Monday, February 25, 2008



Blank screen, aloha. So, hmmm. Went to the soccer games on Saturday nite. pan pacific championship, Aloha Stadium. Imbibed overabundance of yeast barley based liquid. Not proud. It is what it is, as popeye would say, muscles bulging and brain tick tocking on subjects as far ranging as war in the middle east and unemployment. Reset programming. Erase. Repeat. Erase. Recode. Ate two hot pockets for lunch today. Hot pockets have not come a long way, baby. They have pretty much stayed in the same mediocre spot they’ve occupied for years, polluting stomachs and esophagi for eons and ages. Not sure if food touches the esophagus, but it sure sounded good. Wikipedia could probably tell me, but wikipedia lies. No, I’m not letting myself out of this so easily. There’s more. I should tip tap shit into here everyday, even if it’s, well, no, let’s not.

The public schools in Hawaii suck donkey dangle (not a compliment). I wish, serenely, that I could put it in a more mild or palatable for standardized consumption context, but shit is hard for a haole in these streets. I go outside and see joe mcdirt beggin scraps out front the 7-11. mr. mcdirt has been engaged in this same endeavor in this same spot for as long as I have frequented this establishment. There is no forward progress in the development of his life plan. Same applies for Hawaii public schools. There is much posturing, many promises, quite a few quips and barbs directed at the other party when power shifts hands and meanwhile the children of these beautiful islands, the ones that can’t afford the prestigious private schools, at least, languish desolately in the only completely state-run public school system in the whole country. The state’s department of education is the most heavily funded sector of public “aloha”, with a per capita student investment of just under $9,000, and the numbers only go down from there. The test scores hover in the 50’s and 60’s if lucky and you’re in the right district. Honolulu magazine compared the current situation to that of 2001 (when they’d published an article entitled “The death of public schools,”) and put forth the question in 2007 if the State public school system was possibly nothing more than “socialized day care.

Read it, weep:

If so many graduates leave high school unprepared for college or work, what is a Hawaii diploma even worth? For all this talk of standards-based education in the DOE, many local employers dismiss a high school diploma as nothing more than a certificate of attendance.
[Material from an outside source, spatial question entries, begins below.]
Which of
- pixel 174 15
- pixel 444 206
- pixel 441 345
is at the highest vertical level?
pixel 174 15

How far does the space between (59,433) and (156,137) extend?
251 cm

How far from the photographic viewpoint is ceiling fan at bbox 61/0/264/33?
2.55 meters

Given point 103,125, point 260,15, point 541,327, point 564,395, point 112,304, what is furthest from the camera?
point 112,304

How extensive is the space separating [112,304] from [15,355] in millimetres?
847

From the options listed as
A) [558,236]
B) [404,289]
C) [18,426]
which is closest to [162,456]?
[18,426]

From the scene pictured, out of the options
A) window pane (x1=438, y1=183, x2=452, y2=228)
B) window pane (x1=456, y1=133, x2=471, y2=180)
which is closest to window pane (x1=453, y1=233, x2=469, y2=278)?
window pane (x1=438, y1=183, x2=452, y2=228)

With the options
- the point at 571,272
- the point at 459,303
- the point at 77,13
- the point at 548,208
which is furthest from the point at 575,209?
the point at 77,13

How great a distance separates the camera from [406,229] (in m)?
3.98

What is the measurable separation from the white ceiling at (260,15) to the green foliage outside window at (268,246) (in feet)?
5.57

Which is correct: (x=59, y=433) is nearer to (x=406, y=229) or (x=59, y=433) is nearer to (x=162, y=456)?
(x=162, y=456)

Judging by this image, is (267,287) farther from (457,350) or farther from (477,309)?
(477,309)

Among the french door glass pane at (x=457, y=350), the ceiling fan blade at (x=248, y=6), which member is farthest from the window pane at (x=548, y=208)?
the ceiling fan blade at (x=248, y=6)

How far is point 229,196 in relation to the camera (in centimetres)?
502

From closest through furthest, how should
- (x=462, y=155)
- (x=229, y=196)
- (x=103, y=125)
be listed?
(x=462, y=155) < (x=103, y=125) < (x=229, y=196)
“For the most part, after the fifth grade, the Hawaii public schools are very much like a day care versus an educational institution,” says local advertising executive David Rolf, a longtime proponent of a uniform, more rigorous curriculum for all DOE schools. “An educational institution would have a specified curriculum and would have a central objective, but we don’t have anything like that.”
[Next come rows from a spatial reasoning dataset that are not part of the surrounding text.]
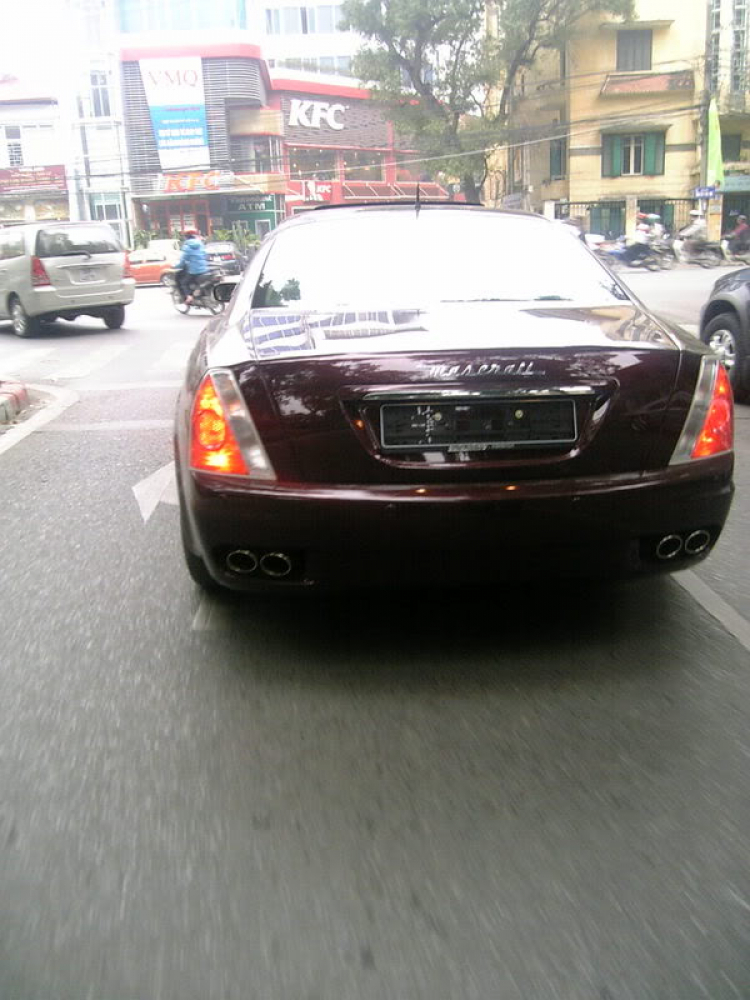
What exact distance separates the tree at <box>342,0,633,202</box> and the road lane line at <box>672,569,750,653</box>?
132ft

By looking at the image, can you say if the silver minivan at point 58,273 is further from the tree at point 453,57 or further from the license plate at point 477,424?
the tree at point 453,57

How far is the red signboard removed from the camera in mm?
57875

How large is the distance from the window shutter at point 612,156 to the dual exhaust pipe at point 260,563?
44196 millimetres

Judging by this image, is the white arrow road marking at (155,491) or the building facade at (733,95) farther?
the building facade at (733,95)

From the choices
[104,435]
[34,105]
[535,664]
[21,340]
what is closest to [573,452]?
[535,664]

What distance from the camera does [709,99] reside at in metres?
40.4

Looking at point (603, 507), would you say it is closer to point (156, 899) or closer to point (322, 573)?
point (322, 573)

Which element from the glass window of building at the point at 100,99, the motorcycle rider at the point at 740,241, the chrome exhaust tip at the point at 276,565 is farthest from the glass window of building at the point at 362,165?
the chrome exhaust tip at the point at 276,565

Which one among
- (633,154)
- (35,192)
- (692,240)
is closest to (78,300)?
(692,240)

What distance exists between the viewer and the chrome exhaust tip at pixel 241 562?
302cm

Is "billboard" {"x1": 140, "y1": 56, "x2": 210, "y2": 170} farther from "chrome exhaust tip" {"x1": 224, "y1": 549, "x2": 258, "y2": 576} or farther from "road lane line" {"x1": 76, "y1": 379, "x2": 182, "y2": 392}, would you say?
"chrome exhaust tip" {"x1": 224, "y1": 549, "x2": 258, "y2": 576}

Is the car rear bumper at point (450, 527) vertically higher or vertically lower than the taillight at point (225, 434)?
lower

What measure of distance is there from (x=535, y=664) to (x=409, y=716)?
1.73 ft

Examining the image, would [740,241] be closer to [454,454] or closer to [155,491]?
[155,491]
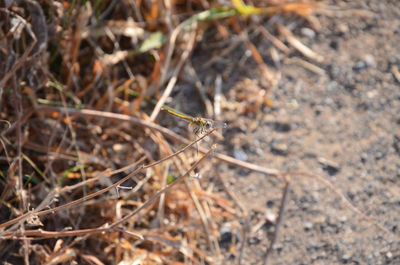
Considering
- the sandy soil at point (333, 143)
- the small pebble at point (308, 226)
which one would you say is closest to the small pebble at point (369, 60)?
the sandy soil at point (333, 143)

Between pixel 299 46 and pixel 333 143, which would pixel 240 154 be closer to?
pixel 333 143

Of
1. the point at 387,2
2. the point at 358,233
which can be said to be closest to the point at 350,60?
the point at 387,2

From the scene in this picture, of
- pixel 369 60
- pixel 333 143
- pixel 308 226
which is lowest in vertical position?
pixel 308 226

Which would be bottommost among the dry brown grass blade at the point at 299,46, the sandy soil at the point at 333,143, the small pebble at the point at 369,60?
the sandy soil at the point at 333,143

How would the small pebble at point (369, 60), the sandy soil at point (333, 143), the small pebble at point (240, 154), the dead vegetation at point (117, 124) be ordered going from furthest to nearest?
1. the small pebble at point (369, 60)
2. the small pebble at point (240, 154)
3. the sandy soil at point (333, 143)
4. the dead vegetation at point (117, 124)

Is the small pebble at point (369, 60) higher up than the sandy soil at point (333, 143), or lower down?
higher up

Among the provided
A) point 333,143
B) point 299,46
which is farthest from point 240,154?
point 299,46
So what we have here is a statewide school district, covering 9 islands, basically run by bureaucrats shoving reams of paper across their desks at each other hoping nothing gets accomplished and changes the status quo until they can hit retirement (and hey, working for the state, it only takes 10 years and you can cash in on healthcare for life, huzzah!) and sail into the sunset and keep up those payments for their kids PRIVATE schools. While you stare west, I'll be looking east, and what choice do I have? I'm not willing to bet my kids' futures on the poor odds of the yokels righting the ship in time for the young p-worths turn to skip to the schoolhouse lunchpails in hand. Call me crazy, but I'd like em to learn something while they're wherever they go, and no, gratzi, I'll pass on ponying up 12 thou per tyke per year, tempting as it sounds and overflowing with cash as my giant money trunk is (filled to the rim with brim, natch).